You may want to consider whether other items have been treated with chemicals before composting them. Some wood may have been coated with non-organic preservatives. Most fabric will have been dyed with chemicals, although these should be safe for consumption. Fabric dyes are well regulated because small children are likely to put cloth in their mouths. How far you go with this depends on how ‘pure’ you want your compost to be.

How To Compost

You can easily create a compost pile in your backyard. Sometimes this is simply an open heap, but for an attractive appearance most people either create a fenced box or buy a ready made compost bin. This must be placed on earth, not on a concrete area or path, so that the worms and other living organisms that do the work of decomposition will find their way in from under.

The best compost pile contains approximately equal amounts of ‘greens’ and ‘browns’. Greens include vegetable and fruit peelings and other food waste, coffee grounds and grass trimmings. Browns include dead leaves, twigs, sawdust and paper (shredded).
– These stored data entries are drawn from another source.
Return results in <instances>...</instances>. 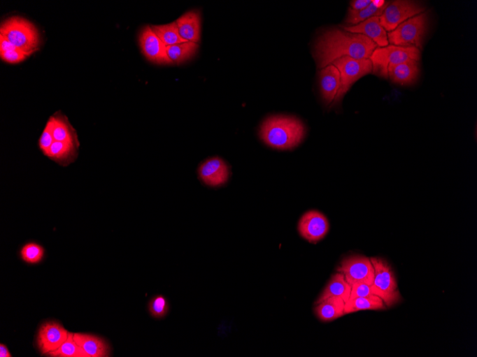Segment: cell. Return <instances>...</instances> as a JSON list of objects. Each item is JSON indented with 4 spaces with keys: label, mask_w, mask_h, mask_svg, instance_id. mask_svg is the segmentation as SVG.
<instances>
[{
    "label": "cell",
    "mask_w": 477,
    "mask_h": 357,
    "mask_svg": "<svg viewBox=\"0 0 477 357\" xmlns=\"http://www.w3.org/2000/svg\"><path fill=\"white\" fill-rule=\"evenodd\" d=\"M378 48L365 35L333 28L320 35L315 45L314 57L318 68H323L343 57L369 59Z\"/></svg>",
    "instance_id": "cell-1"
},
{
    "label": "cell",
    "mask_w": 477,
    "mask_h": 357,
    "mask_svg": "<svg viewBox=\"0 0 477 357\" xmlns=\"http://www.w3.org/2000/svg\"><path fill=\"white\" fill-rule=\"evenodd\" d=\"M306 131L303 123L295 117L273 116L267 118L260 127L262 140L271 148L287 150L297 147Z\"/></svg>",
    "instance_id": "cell-2"
},
{
    "label": "cell",
    "mask_w": 477,
    "mask_h": 357,
    "mask_svg": "<svg viewBox=\"0 0 477 357\" xmlns=\"http://www.w3.org/2000/svg\"><path fill=\"white\" fill-rule=\"evenodd\" d=\"M0 35L16 48L28 53L33 54L40 47L38 29L35 24L21 17L14 16L5 20L0 27Z\"/></svg>",
    "instance_id": "cell-3"
},
{
    "label": "cell",
    "mask_w": 477,
    "mask_h": 357,
    "mask_svg": "<svg viewBox=\"0 0 477 357\" xmlns=\"http://www.w3.org/2000/svg\"><path fill=\"white\" fill-rule=\"evenodd\" d=\"M370 261L374 269L372 293L382 298L387 308L392 307L401 300L392 268L383 258H371Z\"/></svg>",
    "instance_id": "cell-4"
},
{
    "label": "cell",
    "mask_w": 477,
    "mask_h": 357,
    "mask_svg": "<svg viewBox=\"0 0 477 357\" xmlns=\"http://www.w3.org/2000/svg\"><path fill=\"white\" fill-rule=\"evenodd\" d=\"M421 59V52L415 47H399L388 45L378 48L373 51L369 59L372 63V71L385 79L389 78L388 68L407 61Z\"/></svg>",
    "instance_id": "cell-5"
},
{
    "label": "cell",
    "mask_w": 477,
    "mask_h": 357,
    "mask_svg": "<svg viewBox=\"0 0 477 357\" xmlns=\"http://www.w3.org/2000/svg\"><path fill=\"white\" fill-rule=\"evenodd\" d=\"M340 73V86L332 105L342 101L353 85L362 77L372 73L369 59H357L350 57H341L332 63Z\"/></svg>",
    "instance_id": "cell-6"
},
{
    "label": "cell",
    "mask_w": 477,
    "mask_h": 357,
    "mask_svg": "<svg viewBox=\"0 0 477 357\" xmlns=\"http://www.w3.org/2000/svg\"><path fill=\"white\" fill-rule=\"evenodd\" d=\"M428 17L420 14L407 20L394 31L387 34L389 43L399 47L422 48L423 38L427 31Z\"/></svg>",
    "instance_id": "cell-7"
},
{
    "label": "cell",
    "mask_w": 477,
    "mask_h": 357,
    "mask_svg": "<svg viewBox=\"0 0 477 357\" xmlns=\"http://www.w3.org/2000/svg\"><path fill=\"white\" fill-rule=\"evenodd\" d=\"M336 271L345 276L351 286L357 283H364L371 286L373 282V267L370 258L363 256L354 255L345 258L341 262Z\"/></svg>",
    "instance_id": "cell-8"
},
{
    "label": "cell",
    "mask_w": 477,
    "mask_h": 357,
    "mask_svg": "<svg viewBox=\"0 0 477 357\" xmlns=\"http://www.w3.org/2000/svg\"><path fill=\"white\" fill-rule=\"evenodd\" d=\"M425 10V8L415 2L399 0L388 5L380 17V22L386 31L391 32L404 22Z\"/></svg>",
    "instance_id": "cell-9"
},
{
    "label": "cell",
    "mask_w": 477,
    "mask_h": 357,
    "mask_svg": "<svg viewBox=\"0 0 477 357\" xmlns=\"http://www.w3.org/2000/svg\"><path fill=\"white\" fill-rule=\"evenodd\" d=\"M329 230L327 219L317 210L306 212L300 219L298 231L300 235L311 243L322 240Z\"/></svg>",
    "instance_id": "cell-10"
},
{
    "label": "cell",
    "mask_w": 477,
    "mask_h": 357,
    "mask_svg": "<svg viewBox=\"0 0 477 357\" xmlns=\"http://www.w3.org/2000/svg\"><path fill=\"white\" fill-rule=\"evenodd\" d=\"M139 43L143 54L151 62L157 64H173L167 56L166 46L157 37L151 26H145L141 30Z\"/></svg>",
    "instance_id": "cell-11"
},
{
    "label": "cell",
    "mask_w": 477,
    "mask_h": 357,
    "mask_svg": "<svg viewBox=\"0 0 477 357\" xmlns=\"http://www.w3.org/2000/svg\"><path fill=\"white\" fill-rule=\"evenodd\" d=\"M69 333L55 321L42 325L38 335L37 345L43 354L57 350L69 337Z\"/></svg>",
    "instance_id": "cell-12"
},
{
    "label": "cell",
    "mask_w": 477,
    "mask_h": 357,
    "mask_svg": "<svg viewBox=\"0 0 477 357\" xmlns=\"http://www.w3.org/2000/svg\"><path fill=\"white\" fill-rule=\"evenodd\" d=\"M199 173L203 182L212 187L225 184L229 176L227 163L218 157L203 163L199 167Z\"/></svg>",
    "instance_id": "cell-13"
},
{
    "label": "cell",
    "mask_w": 477,
    "mask_h": 357,
    "mask_svg": "<svg viewBox=\"0 0 477 357\" xmlns=\"http://www.w3.org/2000/svg\"><path fill=\"white\" fill-rule=\"evenodd\" d=\"M344 30L365 35L380 48L389 45L387 33L380 24V17H372L355 26L344 27Z\"/></svg>",
    "instance_id": "cell-14"
},
{
    "label": "cell",
    "mask_w": 477,
    "mask_h": 357,
    "mask_svg": "<svg viewBox=\"0 0 477 357\" xmlns=\"http://www.w3.org/2000/svg\"><path fill=\"white\" fill-rule=\"evenodd\" d=\"M321 94L326 105L333 104L340 86V73L333 64L323 68L320 73Z\"/></svg>",
    "instance_id": "cell-15"
},
{
    "label": "cell",
    "mask_w": 477,
    "mask_h": 357,
    "mask_svg": "<svg viewBox=\"0 0 477 357\" xmlns=\"http://www.w3.org/2000/svg\"><path fill=\"white\" fill-rule=\"evenodd\" d=\"M420 75V64L415 60L390 66L388 68L389 78L394 82L401 85L414 84Z\"/></svg>",
    "instance_id": "cell-16"
},
{
    "label": "cell",
    "mask_w": 477,
    "mask_h": 357,
    "mask_svg": "<svg viewBox=\"0 0 477 357\" xmlns=\"http://www.w3.org/2000/svg\"><path fill=\"white\" fill-rule=\"evenodd\" d=\"M74 340L90 357H108L112 349L104 338L88 334L76 333Z\"/></svg>",
    "instance_id": "cell-17"
},
{
    "label": "cell",
    "mask_w": 477,
    "mask_h": 357,
    "mask_svg": "<svg viewBox=\"0 0 477 357\" xmlns=\"http://www.w3.org/2000/svg\"><path fill=\"white\" fill-rule=\"evenodd\" d=\"M351 291L352 286L347 282L345 276L337 272L332 275L325 289L315 303V305L332 297L343 299L346 303L350 298Z\"/></svg>",
    "instance_id": "cell-18"
},
{
    "label": "cell",
    "mask_w": 477,
    "mask_h": 357,
    "mask_svg": "<svg viewBox=\"0 0 477 357\" xmlns=\"http://www.w3.org/2000/svg\"><path fill=\"white\" fill-rule=\"evenodd\" d=\"M181 38L187 42L197 43L200 41L201 17L198 11H190L176 21Z\"/></svg>",
    "instance_id": "cell-19"
},
{
    "label": "cell",
    "mask_w": 477,
    "mask_h": 357,
    "mask_svg": "<svg viewBox=\"0 0 477 357\" xmlns=\"http://www.w3.org/2000/svg\"><path fill=\"white\" fill-rule=\"evenodd\" d=\"M79 148L80 145L73 143L55 140L47 157L61 166L66 167L76 161Z\"/></svg>",
    "instance_id": "cell-20"
},
{
    "label": "cell",
    "mask_w": 477,
    "mask_h": 357,
    "mask_svg": "<svg viewBox=\"0 0 477 357\" xmlns=\"http://www.w3.org/2000/svg\"><path fill=\"white\" fill-rule=\"evenodd\" d=\"M346 302L339 298H329L315 305V313L323 323H329L343 316L345 314Z\"/></svg>",
    "instance_id": "cell-21"
},
{
    "label": "cell",
    "mask_w": 477,
    "mask_h": 357,
    "mask_svg": "<svg viewBox=\"0 0 477 357\" xmlns=\"http://www.w3.org/2000/svg\"><path fill=\"white\" fill-rule=\"evenodd\" d=\"M52 117L54 120V140L80 145L77 132L66 117L58 112L52 115Z\"/></svg>",
    "instance_id": "cell-22"
},
{
    "label": "cell",
    "mask_w": 477,
    "mask_h": 357,
    "mask_svg": "<svg viewBox=\"0 0 477 357\" xmlns=\"http://www.w3.org/2000/svg\"><path fill=\"white\" fill-rule=\"evenodd\" d=\"M387 308L382 298L372 295L368 297L349 300L346 303L345 314L363 310H385Z\"/></svg>",
    "instance_id": "cell-23"
},
{
    "label": "cell",
    "mask_w": 477,
    "mask_h": 357,
    "mask_svg": "<svg viewBox=\"0 0 477 357\" xmlns=\"http://www.w3.org/2000/svg\"><path fill=\"white\" fill-rule=\"evenodd\" d=\"M151 28L166 47L187 42L181 38L176 22L154 25Z\"/></svg>",
    "instance_id": "cell-24"
},
{
    "label": "cell",
    "mask_w": 477,
    "mask_h": 357,
    "mask_svg": "<svg viewBox=\"0 0 477 357\" xmlns=\"http://www.w3.org/2000/svg\"><path fill=\"white\" fill-rule=\"evenodd\" d=\"M197 43L186 42L166 47V54L173 63L180 64L191 59L197 52Z\"/></svg>",
    "instance_id": "cell-25"
},
{
    "label": "cell",
    "mask_w": 477,
    "mask_h": 357,
    "mask_svg": "<svg viewBox=\"0 0 477 357\" xmlns=\"http://www.w3.org/2000/svg\"><path fill=\"white\" fill-rule=\"evenodd\" d=\"M74 334L69 333V337L57 350L48 354L53 357H90V355L79 346L74 340Z\"/></svg>",
    "instance_id": "cell-26"
},
{
    "label": "cell",
    "mask_w": 477,
    "mask_h": 357,
    "mask_svg": "<svg viewBox=\"0 0 477 357\" xmlns=\"http://www.w3.org/2000/svg\"><path fill=\"white\" fill-rule=\"evenodd\" d=\"M388 5L384 8H378L371 3L369 6L362 10L357 11L350 8L346 22L350 26H355L372 17H380L383 14Z\"/></svg>",
    "instance_id": "cell-27"
},
{
    "label": "cell",
    "mask_w": 477,
    "mask_h": 357,
    "mask_svg": "<svg viewBox=\"0 0 477 357\" xmlns=\"http://www.w3.org/2000/svg\"><path fill=\"white\" fill-rule=\"evenodd\" d=\"M44 247L37 242H27L20 249V256L28 264H38L45 256Z\"/></svg>",
    "instance_id": "cell-28"
},
{
    "label": "cell",
    "mask_w": 477,
    "mask_h": 357,
    "mask_svg": "<svg viewBox=\"0 0 477 357\" xmlns=\"http://www.w3.org/2000/svg\"><path fill=\"white\" fill-rule=\"evenodd\" d=\"M148 307L151 316L156 319L164 318L170 309L168 300L162 295L156 296L152 298Z\"/></svg>",
    "instance_id": "cell-29"
},
{
    "label": "cell",
    "mask_w": 477,
    "mask_h": 357,
    "mask_svg": "<svg viewBox=\"0 0 477 357\" xmlns=\"http://www.w3.org/2000/svg\"><path fill=\"white\" fill-rule=\"evenodd\" d=\"M54 120L50 117L39 140V147L45 156H48L50 147L55 141L53 137Z\"/></svg>",
    "instance_id": "cell-30"
},
{
    "label": "cell",
    "mask_w": 477,
    "mask_h": 357,
    "mask_svg": "<svg viewBox=\"0 0 477 357\" xmlns=\"http://www.w3.org/2000/svg\"><path fill=\"white\" fill-rule=\"evenodd\" d=\"M32 53H28L15 47L9 50L0 52L2 60L9 64H18L25 60Z\"/></svg>",
    "instance_id": "cell-31"
},
{
    "label": "cell",
    "mask_w": 477,
    "mask_h": 357,
    "mask_svg": "<svg viewBox=\"0 0 477 357\" xmlns=\"http://www.w3.org/2000/svg\"><path fill=\"white\" fill-rule=\"evenodd\" d=\"M371 286L364 283L355 284L352 286L350 298L349 300H353L358 298H364L372 296Z\"/></svg>",
    "instance_id": "cell-32"
},
{
    "label": "cell",
    "mask_w": 477,
    "mask_h": 357,
    "mask_svg": "<svg viewBox=\"0 0 477 357\" xmlns=\"http://www.w3.org/2000/svg\"><path fill=\"white\" fill-rule=\"evenodd\" d=\"M371 0H355V1L351 2L350 8L354 10L359 11L366 8L371 5Z\"/></svg>",
    "instance_id": "cell-33"
},
{
    "label": "cell",
    "mask_w": 477,
    "mask_h": 357,
    "mask_svg": "<svg viewBox=\"0 0 477 357\" xmlns=\"http://www.w3.org/2000/svg\"><path fill=\"white\" fill-rule=\"evenodd\" d=\"M0 356L1 357H11L12 355L10 353L8 347L3 344H0Z\"/></svg>",
    "instance_id": "cell-34"
},
{
    "label": "cell",
    "mask_w": 477,
    "mask_h": 357,
    "mask_svg": "<svg viewBox=\"0 0 477 357\" xmlns=\"http://www.w3.org/2000/svg\"><path fill=\"white\" fill-rule=\"evenodd\" d=\"M371 3L378 8H384L389 4V3H386L384 1V0H373V1H371Z\"/></svg>",
    "instance_id": "cell-35"
}]
</instances>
Water is also needed, although in most cases enough is provided naturally by rainfall. The pile may be covered with a tarpaulin to keep it moist and protect from frost.

Food waste is best buried 6-12 inches into the pile to prevent it attracting rats and other vermin.

Compost should not smell bad. If your bin grosses you out when you take off the lid, you probably have too much of the green material and not enough brown. It will then rot into a slimy mess instead of breaking down into the soil-like compound that is organic gardening compost.